** DATA UNDER STUDY follows **

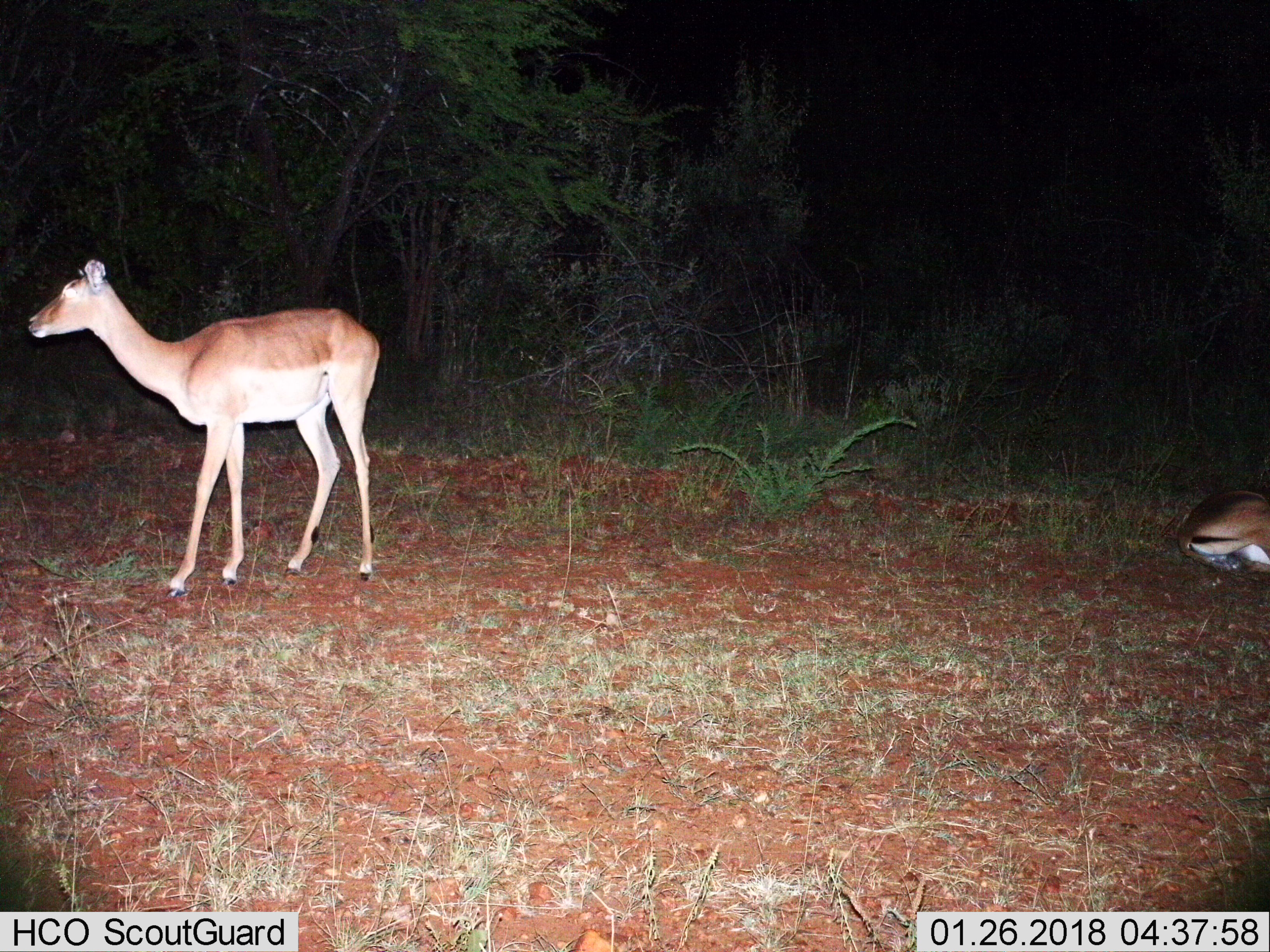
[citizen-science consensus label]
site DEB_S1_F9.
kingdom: Animalia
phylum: Chordata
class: Mammalia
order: Artiodactyla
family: Bovidae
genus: Aepyceros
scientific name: Aepyceros melampus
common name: impala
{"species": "impala (Aepyceros melampus)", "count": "2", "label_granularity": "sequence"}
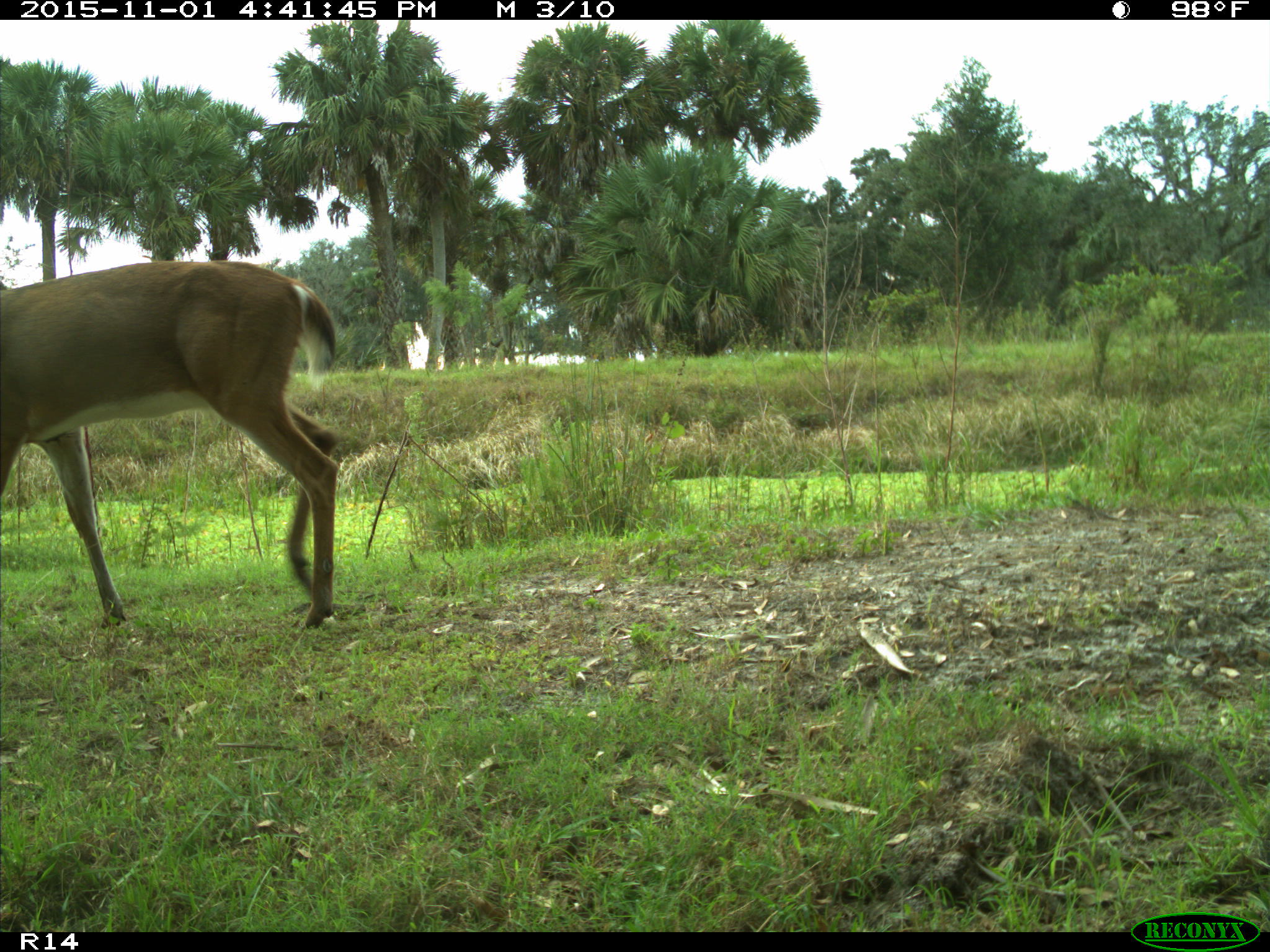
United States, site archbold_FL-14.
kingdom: Animalia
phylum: Chordata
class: Mammalia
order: Artiodactyla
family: Cervidae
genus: Odocoileus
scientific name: Odocoileus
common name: deer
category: unidentified deer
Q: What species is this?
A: Unidentified deer (deer) (Odocoileus).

** End of DATA UNDER STUDY **

TASK DESCRIPTION =>
Omit the pictures, then output every record exactly as given.

COMPLETED EXERCISE =>
[citizen-science consensus label]
site DEB_S1_F9.
kingdom: Animalia
phylum: Chordata
class: Mammalia
order: Artiodactyla
family: Bovidae
genus: Aepyceros
scientific name: Aepyceros melampus
common name: impala
{"species": "impala (Aepyceros melampus)", "count": "2", "label_granularity": "sequence"}
United States, site archbold_FL-14.
kingdom: Animalia
phylum: Chordata
class: Mammalia
order: Artiodactyla
family: Cervidae
genus: Odocoileus
scientific name: Odocoileus
common name: deer
category: unidentified deer
Q: What species is this?
A: Unidentified deer (deer) (Odocoileus).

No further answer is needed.